[Extrait]
= = = = =
"Aussitôt après nous commence le monde que nous avons nommé, que nous ne cesserons pas de nommer le monde moderne. Le monde qui fait le malin." Charles Péguy

11/09/2008

La France est-elle soluble dans le Califat ?


A propos de l’ouvrage de Corinne Maier et Frank Martin, Manuel de savoir-vivre en cas d’invasion islamique.

Depuis ma conversion à l’islamophilie, une question me taraude, la France serait-elle soluble dans le Califat ? Si tel était le cas, ce serait heureux. En effet, nous sommes si embêtés aujourd’hui avec ces histoires de chocs des civilisations et de différences culturelles insurmontables que le mieux serait certainement de savoir dépasser tout ça grâce à la promotion d’une culture universelle qui saurait s’imposer à tous. Ça serait une bonne occasion de souligner les racines communes de l’humanité, et de prouver que, lorsqu’on sait lui tendre la main (quand je dis on, je parle des hommes bien sûr, pour les femmes c’est a priori plus délicat), l’Autre islamiste n’est pas si différent de nous et qu’il peut se montrer lui-même très ouvert. Et quoi de plus élégant de la part d’une culture majoritaire, la culture française, ou « gauloise », comme aiment à l’appeler les auteurs de l’ouvrage dont il sera question ici, que d’adopter la culture d’une minorité et de renoncer à la sienne ? N’est-ce pas le sacrifice suprême qui serait ainsi effectué pour la bonne cause de l’ouverture à l’Autre ? Le sacrifice de soi, l’acte christique par excellence… Paris, si l’on y réfléchit un peu, vaut bien plus qu’une messe…

C’est pour cette raison que le petit livre de « l’auteure » Corinne Maier, comme l’appelle son éditeur(e ?), tombe pour moi à point nommé. Le but de cet ouvrage, intitulé Manuel de savoir-vivre en cas d’invasion islamique, et publié par Michalon, est au fond moins de nous préparer à l’arrivée d’un régime islamique en France que de nous prouver que d’une certaine façon ce régime est déjà là. En effet, à en croire Corinne Maier et le co-auteur du livre Frank Martin, à y regarder de près, nous serions bien en peine de trouver des différences vraiment substantielles entre la France d’aujourd’hui et le régime islamique qui s’imposera demain dans notre pays. Comme le dit la quatrième de couverture « islamique ou pas, la France sera toujours la France ». Prenons pour commencer le problème des Dhimmis, ces « soumis » ou ces « protégés » qu’étaient en terre d’islam les Juifs et les chrétiens, et qui se devaient par exemple de porter des vêtements de couleurs vives afin de ne pas être confondus avec les bons musulmans. On pourrait penser qu’une « société à deux vitesses » de ce genre ne pourrait exister dans un pays attaché à l’égalité des citoyens et aussi, incidemment, à leur liberté. Mais ce serait oublier, comme le soulignent avec à-propos les deux auteurs, que pour ce qui concerne les Dhimmis la France n’a de leçon à recevoir de personne : grâce à ses immigrés, ses femmes et autres minorités visibles (p. 23), c’est une experte en la matière. Les Dhimmis sont déjà parmi nous, et avec l’avènement d’un régime islamique, même si ces Dhimmis ne seront plus nécessairement les mêmes, le concept restera, l’hypocrisie en moins. Au diable l’égalité formelle, vive la dhimmitude réelle ! Nous n’aurons qu’à nous féliciter de cette clarification sémantique.
= = = = =
[Consigne 1] Selon l'extrait, quel éditeur a publié le Manuel de savoir-vivre en cas d'invasion islamique ?
[Consigne 2] Reprenez la critique du Manuel de savoir-vivre en cas d'invasion islamique juste après sa dernière phrase.
= = = = =
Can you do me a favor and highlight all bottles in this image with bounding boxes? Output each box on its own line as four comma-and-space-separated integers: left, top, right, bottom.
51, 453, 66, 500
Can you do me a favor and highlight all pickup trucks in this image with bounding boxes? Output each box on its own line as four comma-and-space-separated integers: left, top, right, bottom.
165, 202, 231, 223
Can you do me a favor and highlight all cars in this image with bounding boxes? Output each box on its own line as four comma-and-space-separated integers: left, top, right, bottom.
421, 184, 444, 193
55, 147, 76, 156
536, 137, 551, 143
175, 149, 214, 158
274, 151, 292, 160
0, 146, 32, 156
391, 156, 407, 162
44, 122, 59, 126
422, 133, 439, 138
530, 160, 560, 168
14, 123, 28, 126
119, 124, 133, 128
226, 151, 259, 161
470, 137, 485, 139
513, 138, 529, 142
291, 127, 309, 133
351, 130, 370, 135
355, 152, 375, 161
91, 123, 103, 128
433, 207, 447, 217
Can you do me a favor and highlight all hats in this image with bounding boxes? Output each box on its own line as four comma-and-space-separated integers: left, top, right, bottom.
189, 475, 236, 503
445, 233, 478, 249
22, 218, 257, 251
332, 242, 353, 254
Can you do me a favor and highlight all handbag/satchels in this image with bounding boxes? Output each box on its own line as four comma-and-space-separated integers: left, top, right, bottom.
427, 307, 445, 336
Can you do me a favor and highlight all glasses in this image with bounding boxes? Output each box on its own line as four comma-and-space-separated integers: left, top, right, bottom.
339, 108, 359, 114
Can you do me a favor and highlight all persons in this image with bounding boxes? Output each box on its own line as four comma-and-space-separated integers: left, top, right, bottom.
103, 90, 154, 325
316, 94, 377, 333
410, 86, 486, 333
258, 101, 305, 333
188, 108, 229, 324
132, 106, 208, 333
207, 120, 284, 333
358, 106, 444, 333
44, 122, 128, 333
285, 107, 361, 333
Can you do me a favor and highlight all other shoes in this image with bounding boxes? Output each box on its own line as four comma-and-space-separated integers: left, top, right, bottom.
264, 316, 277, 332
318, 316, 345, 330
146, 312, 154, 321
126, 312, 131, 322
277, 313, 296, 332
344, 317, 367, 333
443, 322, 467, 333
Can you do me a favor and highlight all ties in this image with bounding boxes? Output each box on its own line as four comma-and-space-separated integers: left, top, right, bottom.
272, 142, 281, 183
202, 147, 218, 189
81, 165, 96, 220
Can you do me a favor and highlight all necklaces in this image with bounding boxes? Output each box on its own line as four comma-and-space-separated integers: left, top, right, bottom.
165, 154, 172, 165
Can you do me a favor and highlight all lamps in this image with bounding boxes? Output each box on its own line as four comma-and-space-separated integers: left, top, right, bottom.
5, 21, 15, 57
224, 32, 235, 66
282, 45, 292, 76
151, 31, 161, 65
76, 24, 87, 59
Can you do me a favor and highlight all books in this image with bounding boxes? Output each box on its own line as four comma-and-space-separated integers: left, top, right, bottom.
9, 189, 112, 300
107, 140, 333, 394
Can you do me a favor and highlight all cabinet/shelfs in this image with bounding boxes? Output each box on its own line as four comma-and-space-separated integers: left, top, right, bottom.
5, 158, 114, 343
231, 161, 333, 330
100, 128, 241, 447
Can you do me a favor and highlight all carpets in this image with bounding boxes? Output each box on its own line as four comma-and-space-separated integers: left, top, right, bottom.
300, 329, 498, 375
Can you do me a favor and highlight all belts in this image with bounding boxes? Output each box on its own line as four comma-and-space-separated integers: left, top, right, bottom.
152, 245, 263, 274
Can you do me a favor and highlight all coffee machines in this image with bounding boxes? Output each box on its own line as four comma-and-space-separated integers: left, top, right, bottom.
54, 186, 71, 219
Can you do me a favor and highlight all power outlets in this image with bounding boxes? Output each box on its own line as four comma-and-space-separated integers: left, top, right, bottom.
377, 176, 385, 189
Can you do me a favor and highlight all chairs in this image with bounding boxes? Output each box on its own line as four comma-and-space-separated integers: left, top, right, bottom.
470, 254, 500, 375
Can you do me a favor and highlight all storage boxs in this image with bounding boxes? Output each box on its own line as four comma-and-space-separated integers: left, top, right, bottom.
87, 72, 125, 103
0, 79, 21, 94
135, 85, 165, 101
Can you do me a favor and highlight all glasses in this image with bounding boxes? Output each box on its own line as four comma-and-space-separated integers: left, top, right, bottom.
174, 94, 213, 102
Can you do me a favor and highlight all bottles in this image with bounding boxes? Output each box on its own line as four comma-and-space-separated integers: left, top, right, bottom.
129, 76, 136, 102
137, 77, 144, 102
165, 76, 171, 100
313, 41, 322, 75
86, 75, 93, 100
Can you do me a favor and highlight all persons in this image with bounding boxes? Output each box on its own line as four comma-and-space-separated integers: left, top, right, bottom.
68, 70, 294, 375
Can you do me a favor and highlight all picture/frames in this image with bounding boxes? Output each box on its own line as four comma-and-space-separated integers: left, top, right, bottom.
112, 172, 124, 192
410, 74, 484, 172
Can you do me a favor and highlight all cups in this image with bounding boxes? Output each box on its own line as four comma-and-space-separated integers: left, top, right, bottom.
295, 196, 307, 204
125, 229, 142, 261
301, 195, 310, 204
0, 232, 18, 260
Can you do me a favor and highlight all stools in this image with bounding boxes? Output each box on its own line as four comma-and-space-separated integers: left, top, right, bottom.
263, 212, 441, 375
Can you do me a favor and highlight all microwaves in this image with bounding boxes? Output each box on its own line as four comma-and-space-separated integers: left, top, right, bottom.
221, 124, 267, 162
= = = = =
[Réponse rédigée 1] Michalon.

[Réponse rédigée 2]
« Ciao le petit Jésus, bonjour le Prophète (p. 21) »

Pour ce qui concerne la religion catholique, comme le soulignent les auteurs, il ne faut pas trop s’en faire. Presque plus personne en France n’est vraiment catholique, et les catholiques eux-mêmes ont tendance à s’asseoir sur les principes si difficiles à respecter de cette religion si austère (bien qu’elle fut à l’origine d’un foisonnement artistique sans équivalent dans l’histoire humaine, les voies du Seigneur sont impénétrables). En outre les auteurs, reprenant ainsi sans apparemment le savoir la rhétorique musulmane (mais ça n’en a que plus de valeur et prouve que l’islamisation des esprits est plus poussée encore que les auteurs ne le pensent), insistent sur la communauté de pensée qui réunirait les « religions du Livre ». D’une religion du Livre à l’autre, c’est kif-kif bourricot comme on dit à peu près des deux côtés de la Méditerranée, et il faudrait vraiment être un catholique coincé et frileux pour se formaliser d’une simple évolution du vocabulaire (de catholique à musulman) qui ne changera rien sur le fond.

Peut-être certains d’entre vous s’inquiètent-ils de la sévérité de la loi coranique ? Qu’ils se rassurent, cette loi n’est que rarement appliquée par les pays musulmans, en outre s’il faut en croire Foucault revu et (sévèrement) corrigé par les auteurs (p. 67), l’Occident en choisissant de surveiller plutôt que de punir n’a guère amélioré la condition du délinquant, potentiel ou avéré.
Pour les autres points qui pourraient poser problèmes, je vous renvoie à cet ouvrage qui fait d’une façon très efficace l’apologie d’une nouvelle sorte de regime change. Bush revu par Ben Laden. De quoi, une fois encore, réconcilier les frères ennemis.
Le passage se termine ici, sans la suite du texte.